A home equity loan generally allows you to borrow around 80% to 85% of your home’s value, minus what you owe on your mortgage. Some lenders allow you to borrow significantly more — even as much as 100% in some instances.
Calculating your maximum loan amount
Say your home is worth $350,000, your mortgage balance is $200,000, and your lender allows you to borrow up to 85% of your home’s value.
Multiply your home’s value by the percentage that you can borrow:
$350,000 × 0.85 = $297,500
Then, subtract your remaining mortgage balance:
$297,500 − $200,000 = $97,500
This gives you your estimated maximum loan amount — in this case, $97,500.
Most home equity loan rates are indexed to an industry base rate called the prime rate. This represents the lowest credit rate lenders are able to offer their most attractive borrowers, though most lenders will add a margin to calculate their final rate offer. For example, if a lender applies a margin of 1.45% to a prime rate of 6.75%, that borrower’s home equity loan rate will be 8.20%.
This margin varies among lenders, so it’s in your best interest to shop around for quotes. No matter which lender you choose, borrowers with higher credit scores and lower debt-to-income ratios are more likely to qualify for the best rates.
When you’re shopping for a home equity loan, it’s smart to make sure your financials are in as good a shape as possible. This means pulling your credit reports from the three main credit reporting agencies — Experian, Equifax and TransUnion — and addressing any errors you find. You might also pay down any larger balances, which has the added benefit of improving your debt-to-income ratio. This could also improve the rates you’re offered.

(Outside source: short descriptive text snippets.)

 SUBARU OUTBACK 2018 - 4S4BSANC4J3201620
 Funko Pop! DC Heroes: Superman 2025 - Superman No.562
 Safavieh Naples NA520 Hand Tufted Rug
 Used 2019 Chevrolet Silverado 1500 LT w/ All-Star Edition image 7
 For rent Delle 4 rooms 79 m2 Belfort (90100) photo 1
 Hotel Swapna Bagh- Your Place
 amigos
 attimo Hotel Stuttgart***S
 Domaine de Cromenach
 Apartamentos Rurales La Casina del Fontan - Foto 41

Once you’re feeling confident about your application, compare mortgage rates among at least three home equity loan lenders. Even small differences in the rate you pay could add up over your loan term. You may also want to consider other funding methods, including home equity lines of credit, cash-out refinancesor personal loans, which may offer lower rates or terms that work better for you.
Home equity loans are commonly known as “second liens” or “second mortgages.” They finance a portion of the total value of the home, with the property acting as collateral. You’ll receive the full amount at closing, and you’ll repay the home equity loan — principal and interest each month — at a fixed rate, which doesn’t affect your primary mortgage rate. Be sure that you can afford this second mortgage payment in addition to your current mortgage, as well as your other monthly expenses.

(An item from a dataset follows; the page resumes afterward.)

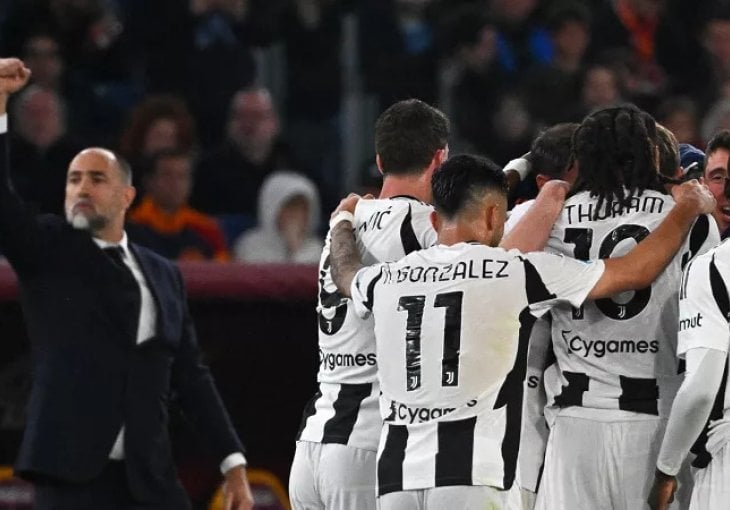 Promjene u Juventusu: Giuntoli na izlaznim vratima, Comolli potencijalni nasljednik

You’ll likely qualify for a better rate with a home equity loan than you would with a loan that isn’t secured by an asset. However, you’re also exposing yourself to risk because the lender can foreclose on your home if you can’t make your payments.

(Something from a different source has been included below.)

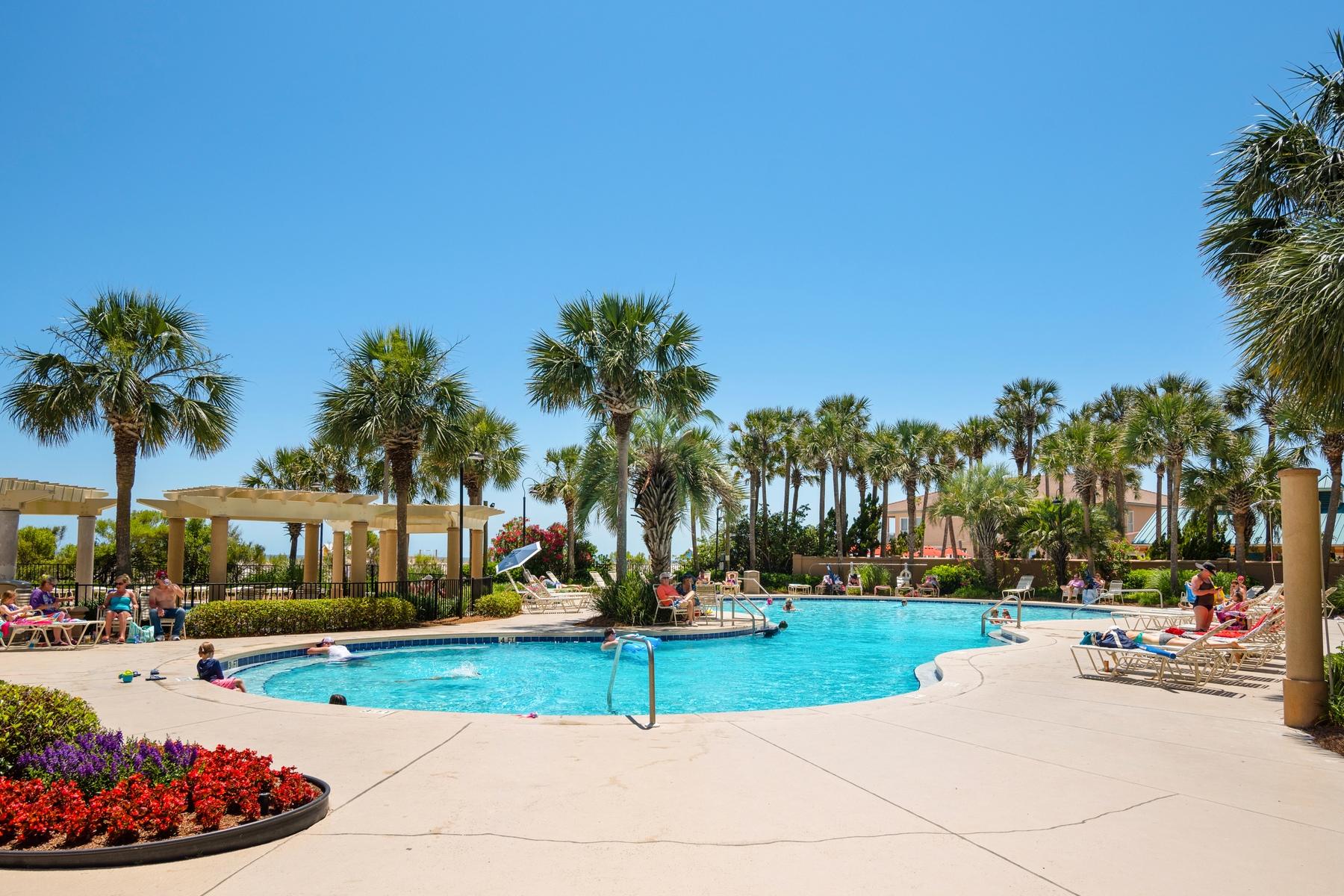 WESTWINDS AT SANDESTIN CONDO - Residential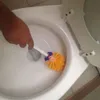 Donald Trump Brush Bush Supplies Setent Setors WC Borstel Original higiênico papel de limpeza de banheiro DEC5163301136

If you’re interested in a home equity loan, the first thing you’ll have to do is figure out how much you need to borrow. Unlike a home equity line of credit — or HELOC — which allows you to draw from a line of credit as needed, home equity loans require you to have a real sense of what your project is going to cost upfront. Once you know how much you’ll need, you’ll want to calculate the value of your equity relative to the value of the home.
Your next step is to shop around for a lender. It’s recommended that you reach out to more than one so you can find the best available rate and terms. NerdWallet's list of the top home equity loan lenders is a great place to start.
How to use a home equity loan
Homeowners can use a home equity loan for anything they like, but it’s wise to avoid using equity to finance purchases that can’t be recouped, like vacations. It’s better to leverage your equity in ways that will help build your wealth, such as consolidating and paying down high-interest debt.
A home equity loan is best used for a repair, renovation or project that will add to the value of the home. The interest paid on a home equity loan may be tax-deductible when the loan is used to improve your home. Interest is generally not deductible when the loan is used for other purposes.